> [How to complete this task]: In the article about the Britannia cattle farm, rewrite the paragraph beginning "Stuart said the Britannia name was established" as a shorter version that keeps its main facts.

Passage for review START

End of an era for Britannia cattle farm
FOR MORE than a hundred years, the Britannia name in the Clarence Valley has come to epitomise quality cattle.
Their motto was "good better best, never let it rest until good becomes better and better best", and for the past 20 years Stuart and Marg McPhee embodied their own words, taking out every major prize in shows across the Northern Rivers, NSW and Queensland for their poll hereford cattle.
However after three generations of the Britannia name in their family, first at Lower Southgate and then in Swan Creek, the couple have made the difficult decision to sell their Swan Creek property.
Stuart said the Britannia name was established in 1903 by his grandfather Alexander, and continued under his father Athol, and while Stuart was keen to continue a life on the land, however it was a two-year waiting time for a bursary to attend Hawkesbury Agricultural College, so Stuart picked up an apprenticeship in printing, an industry where he worked for 49 years with Marg.
The couple couldn't stay off the land forever, and in 1993 they carried on the Britannia name at Swan Creek.
"Britannia on this river has been strong and when we started off the name here with the poll herefords and we travelled, and we were very successful," Marg said.

Passage for review END
Records supplied START

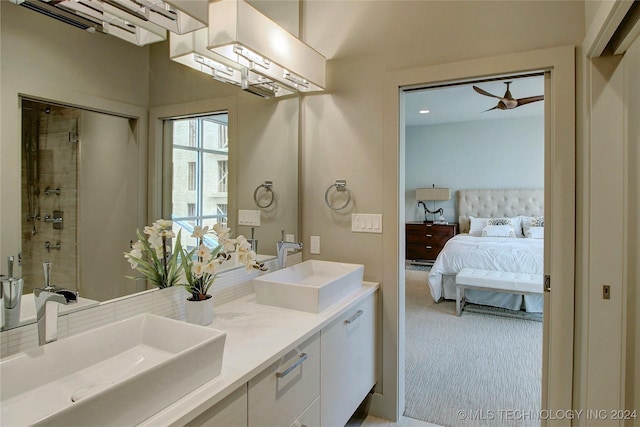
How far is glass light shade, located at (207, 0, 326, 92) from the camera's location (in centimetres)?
165

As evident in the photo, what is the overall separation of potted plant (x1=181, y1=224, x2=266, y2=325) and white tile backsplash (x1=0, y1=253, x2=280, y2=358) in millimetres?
94

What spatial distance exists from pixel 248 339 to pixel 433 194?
6.10m

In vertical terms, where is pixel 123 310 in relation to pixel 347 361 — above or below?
above

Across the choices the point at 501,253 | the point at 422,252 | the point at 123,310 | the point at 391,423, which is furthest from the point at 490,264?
the point at 123,310

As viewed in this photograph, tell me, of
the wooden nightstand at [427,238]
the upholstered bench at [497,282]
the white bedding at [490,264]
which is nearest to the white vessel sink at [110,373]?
the upholstered bench at [497,282]

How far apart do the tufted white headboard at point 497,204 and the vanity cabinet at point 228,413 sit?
644cm

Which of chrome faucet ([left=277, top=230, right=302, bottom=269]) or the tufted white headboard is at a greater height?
the tufted white headboard

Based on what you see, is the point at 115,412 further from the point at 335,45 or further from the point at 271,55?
the point at 335,45

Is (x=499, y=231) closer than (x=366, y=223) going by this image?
No

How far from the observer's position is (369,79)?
221 centimetres

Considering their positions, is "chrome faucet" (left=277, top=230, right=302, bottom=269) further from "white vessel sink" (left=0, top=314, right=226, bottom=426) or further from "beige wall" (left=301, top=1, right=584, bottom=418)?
"white vessel sink" (left=0, top=314, right=226, bottom=426)

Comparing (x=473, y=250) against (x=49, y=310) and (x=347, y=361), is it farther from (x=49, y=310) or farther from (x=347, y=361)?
(x=49, y=310)

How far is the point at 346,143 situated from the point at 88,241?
1486mm

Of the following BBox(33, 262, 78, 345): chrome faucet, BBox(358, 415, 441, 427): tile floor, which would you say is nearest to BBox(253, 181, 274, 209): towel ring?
BBox(33, 262, 78, 345): chrome faucet
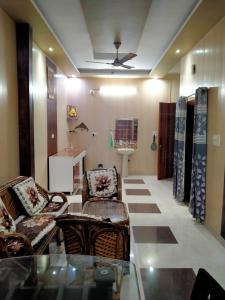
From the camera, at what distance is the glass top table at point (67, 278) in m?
1.80

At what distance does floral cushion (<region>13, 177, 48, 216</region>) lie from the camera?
119 inches

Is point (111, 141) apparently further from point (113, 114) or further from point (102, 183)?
point (102, 183)

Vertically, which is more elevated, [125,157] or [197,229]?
[125,157]

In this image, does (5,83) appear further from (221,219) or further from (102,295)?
(221,219)

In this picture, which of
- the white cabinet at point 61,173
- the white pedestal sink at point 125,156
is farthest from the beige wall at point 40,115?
the white pedestal sink at point 125,156

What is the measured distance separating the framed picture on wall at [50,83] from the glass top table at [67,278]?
390 centimetres

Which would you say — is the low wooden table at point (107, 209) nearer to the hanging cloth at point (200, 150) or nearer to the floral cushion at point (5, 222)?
the floral cushion at point (5, 222)

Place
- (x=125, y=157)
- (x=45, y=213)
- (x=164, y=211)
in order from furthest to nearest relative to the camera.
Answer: (x=125, y=157) → (x=164, y=211) → (x=45, y=213)

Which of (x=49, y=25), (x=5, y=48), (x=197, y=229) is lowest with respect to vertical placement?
(x=197, y=229)

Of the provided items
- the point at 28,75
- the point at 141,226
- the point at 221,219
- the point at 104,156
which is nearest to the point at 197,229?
the point at 221,219

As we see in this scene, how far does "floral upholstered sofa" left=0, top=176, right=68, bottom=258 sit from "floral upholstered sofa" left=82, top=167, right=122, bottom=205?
0.55m

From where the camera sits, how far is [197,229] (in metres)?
3.71

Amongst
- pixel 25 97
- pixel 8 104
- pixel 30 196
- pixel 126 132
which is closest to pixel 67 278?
pixel 30 196

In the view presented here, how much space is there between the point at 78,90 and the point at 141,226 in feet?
15.6
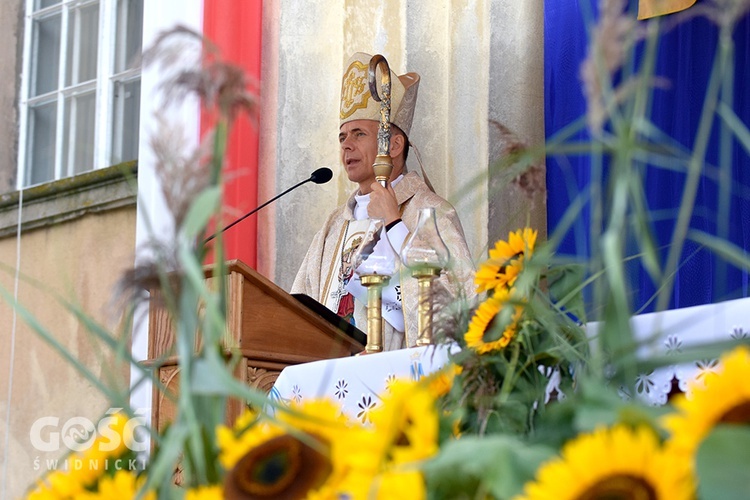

Records supplied END

> [The completed task]: Stuart's grandfather Alexander established the Britannia name in 1903, and his father Athol carried it on. Stuart wanted to stay on the land, but he faced a two-year wait for a bursary to attend Hawkesbury Agricultural College. Instead he took up a printing apprenticeship and worked in that industry for 49 years with Marg.